Anche per loro, come per il grande poeta triestino Umberto Saba Fu nelle vie di questo/Borgo che nuova cosa/m'avvenne. Fu come un vano/sospiro/il desiderio improvviso d'uscire/di me stesso, di vivere la vita/di tutti,/d'essere come tutti/gli uomini di tutti/i giorni.
 
Successivamente i ragazzi hanno elaborato l’esperienza della scoperta del quartiere ridonandola in varie forme artistiche, attraverso disegni, acquerelli, musica, videoclip e fotografie.
I prodotti multimediali, documentativi ed artistici confluiscono ora nell’archivio web di Portobeseno dedicato al borgo S. Maria, che ha la caratteristica di essere georeferenziato in una mappa interattiva, con l’obiettivo di «narrare il territorio» esplorato, la sua complessità e la sua ricchezza.
I segnaposto sulla mappa, riuniti in un QR-code (speciale codice a barre letto dagli smartphone), identificano le diverse esperienze di raccolta, le relative schede descrittive, i video, i disegni, i file audio mp3 e le fotografie.
 
La mappa in Rete si concretizza in un’installazione multimediale, uno strumento per valorizzare le memorie orali del quartiere, i suoni del paesaggio e i suoni dei lavori artigianali, proponendoli al pubblico in una veste intuitiva, ludica ed interattiva.

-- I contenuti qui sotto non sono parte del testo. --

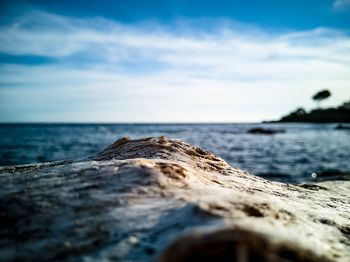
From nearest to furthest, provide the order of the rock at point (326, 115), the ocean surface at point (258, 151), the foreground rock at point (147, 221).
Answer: the foreground rock at point (147, 221)
the ocean surface at point (258, 151)
the rock at point (326, 115)

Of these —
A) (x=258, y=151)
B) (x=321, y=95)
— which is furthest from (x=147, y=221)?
(x=321, y=95)

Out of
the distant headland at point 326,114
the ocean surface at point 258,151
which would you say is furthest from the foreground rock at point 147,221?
the distant headland at point 326,114

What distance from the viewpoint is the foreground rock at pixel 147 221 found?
1280 mm

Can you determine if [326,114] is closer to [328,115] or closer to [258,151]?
[328,115]

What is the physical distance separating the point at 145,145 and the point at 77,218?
7.27ft

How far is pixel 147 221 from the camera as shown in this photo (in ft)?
6.12

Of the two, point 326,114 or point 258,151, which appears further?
point 326,114

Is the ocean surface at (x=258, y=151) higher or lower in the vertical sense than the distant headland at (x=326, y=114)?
lower

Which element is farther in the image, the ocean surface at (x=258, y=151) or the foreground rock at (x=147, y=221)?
the ocean surface at (x=258, y=151)

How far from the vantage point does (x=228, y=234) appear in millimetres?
1262

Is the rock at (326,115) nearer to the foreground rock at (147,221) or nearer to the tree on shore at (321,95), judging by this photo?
the tree on shore at (321,95)

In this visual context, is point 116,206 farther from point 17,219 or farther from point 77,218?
point 17,219

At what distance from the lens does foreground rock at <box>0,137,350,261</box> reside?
1280mm

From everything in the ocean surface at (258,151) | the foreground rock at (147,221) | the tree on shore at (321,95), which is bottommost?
the ocean surface at (258,151)
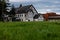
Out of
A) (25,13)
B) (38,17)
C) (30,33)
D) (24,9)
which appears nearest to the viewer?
(30,33)

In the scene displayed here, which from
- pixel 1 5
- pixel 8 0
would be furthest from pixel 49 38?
pixel 8 0

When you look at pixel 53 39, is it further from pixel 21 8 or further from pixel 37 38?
pixel 21 8

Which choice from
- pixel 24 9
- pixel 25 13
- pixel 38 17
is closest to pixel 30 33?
pixel 25 13

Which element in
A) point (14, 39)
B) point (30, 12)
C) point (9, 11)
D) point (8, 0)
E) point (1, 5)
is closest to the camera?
point (14, 39)

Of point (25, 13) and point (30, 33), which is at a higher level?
point (30, 33)

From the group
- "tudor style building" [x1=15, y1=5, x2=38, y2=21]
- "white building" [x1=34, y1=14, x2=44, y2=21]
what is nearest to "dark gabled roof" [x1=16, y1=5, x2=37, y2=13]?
"tudor style building" [x1=15, y1=5, x2=38, y2=21]

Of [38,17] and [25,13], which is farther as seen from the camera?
[38,17]

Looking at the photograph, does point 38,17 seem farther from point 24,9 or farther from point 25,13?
point 24,9

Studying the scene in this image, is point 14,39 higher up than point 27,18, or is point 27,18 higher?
point 14,39

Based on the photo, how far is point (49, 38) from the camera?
10.4m

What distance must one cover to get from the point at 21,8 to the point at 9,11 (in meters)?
14.9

Nell’installazione, le altre percezioni del territorio, sono raccontate dalla «nuvola di argomenti» (tag cloud) che nel linguaggio della Rete identificano le parole chiave scaturite dal laboratorio.
 
Filo conduttore e parola-chiave per ricercare i contenuti prodotti e rilasciati nel web è il termine (hash-tag) #borgosmaria che permette di aggregare i vari contenuti in un'unica chiave di ricerca.
Una geografia emozionale che aiuta a definire il concetto di Comunità e ne valorizza le storie di vita, i lavori e le tecniche di un tempo, le esperienze contemporanee e quotidiane, le percezioni ambientali.
 
Un ripensamento delle percezioni di borgo Santa Maria di Rovereto voluto per mostrare alcune delle sue caratteristiche legate al lavoro artigianale, le sue peculiarità, come l’acqua, fragilità (l’abbandono delle vecchie attività e delle abitazioni), e nuove prospettive (immigrazione, ricambio generazionale, nuove figure professionali).
Una conferma di come ricerca, approccio creativo e uso consapevole delle nuove tecnologie multimediali e della Rete possano interagire per creare nuova ricchezza e percezione di valori legati al paesaggio, alla memoria, al futuro.